Can you lay out as a numbered list the lines in the entries below, from the line holding "Which item appears" through the line holding "Considering the hedge", both included, with blank lines left out?

══ Listing

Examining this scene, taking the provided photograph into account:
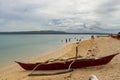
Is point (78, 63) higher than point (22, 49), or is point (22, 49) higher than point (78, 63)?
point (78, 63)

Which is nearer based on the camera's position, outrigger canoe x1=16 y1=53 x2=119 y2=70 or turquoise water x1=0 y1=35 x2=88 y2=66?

════
══ Listing

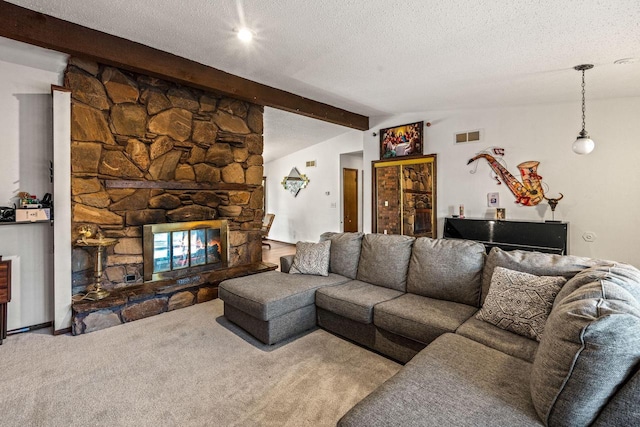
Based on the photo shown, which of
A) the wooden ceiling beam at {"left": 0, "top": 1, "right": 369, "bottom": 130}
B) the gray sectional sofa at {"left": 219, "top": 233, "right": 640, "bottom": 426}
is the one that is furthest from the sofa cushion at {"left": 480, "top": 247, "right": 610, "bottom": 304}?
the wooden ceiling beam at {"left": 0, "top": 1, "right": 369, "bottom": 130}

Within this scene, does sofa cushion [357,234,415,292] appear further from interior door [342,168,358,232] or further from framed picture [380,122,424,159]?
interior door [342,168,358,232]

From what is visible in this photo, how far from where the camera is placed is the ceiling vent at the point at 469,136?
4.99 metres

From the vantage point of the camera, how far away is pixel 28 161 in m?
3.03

════
══ Listing

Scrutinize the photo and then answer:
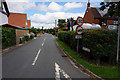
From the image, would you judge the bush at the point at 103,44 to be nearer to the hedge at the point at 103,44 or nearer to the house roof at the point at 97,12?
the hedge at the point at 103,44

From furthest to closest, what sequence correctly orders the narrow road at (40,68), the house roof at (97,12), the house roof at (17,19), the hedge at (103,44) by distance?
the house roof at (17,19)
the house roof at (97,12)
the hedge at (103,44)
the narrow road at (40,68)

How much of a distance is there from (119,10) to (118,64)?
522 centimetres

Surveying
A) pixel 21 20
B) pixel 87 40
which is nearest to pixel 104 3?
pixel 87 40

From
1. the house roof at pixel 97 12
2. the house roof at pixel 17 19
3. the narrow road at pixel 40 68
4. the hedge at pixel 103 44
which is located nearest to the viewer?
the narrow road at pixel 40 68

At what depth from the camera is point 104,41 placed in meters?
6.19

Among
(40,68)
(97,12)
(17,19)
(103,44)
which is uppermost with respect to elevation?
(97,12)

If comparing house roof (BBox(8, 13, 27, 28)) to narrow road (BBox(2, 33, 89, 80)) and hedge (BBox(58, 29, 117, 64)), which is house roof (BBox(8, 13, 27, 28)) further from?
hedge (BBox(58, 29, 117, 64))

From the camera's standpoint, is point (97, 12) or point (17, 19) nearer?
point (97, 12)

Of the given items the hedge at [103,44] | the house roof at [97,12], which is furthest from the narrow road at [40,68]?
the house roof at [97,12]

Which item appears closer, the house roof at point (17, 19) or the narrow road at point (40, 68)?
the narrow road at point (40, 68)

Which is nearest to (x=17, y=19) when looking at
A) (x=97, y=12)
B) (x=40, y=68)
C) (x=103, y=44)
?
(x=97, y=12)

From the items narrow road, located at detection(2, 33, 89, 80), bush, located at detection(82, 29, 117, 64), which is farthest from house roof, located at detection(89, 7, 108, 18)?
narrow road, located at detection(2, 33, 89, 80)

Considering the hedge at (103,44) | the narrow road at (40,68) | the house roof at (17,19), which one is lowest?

════

» **The answer**
1. Which item appears closer, the house roof at point (17, 19) or the narrow road at point (40, 68)?
2. the narrow road at point (40, 68)
3. Which is nearest to (x=17, y=19) when looking at
4. A) (x=97, y=12)
5. B) (x=40, y=68)
6. C) (x=103, y=44)
7. ?
8. (x=97, y=12)
9. From the items narrow road, located at detection(2, 33, 89, 80), bush, located at detection(82, 29, 117, 64), which is farthest from house roof, located at detection(89, 7, 108, 18)?
10. narrow road, located at detection(2, 33, 89, 80)
11. Considering the hedge at (103,44) | the narrow road at (40,68) | the house roof at (17,19), which one is lowest?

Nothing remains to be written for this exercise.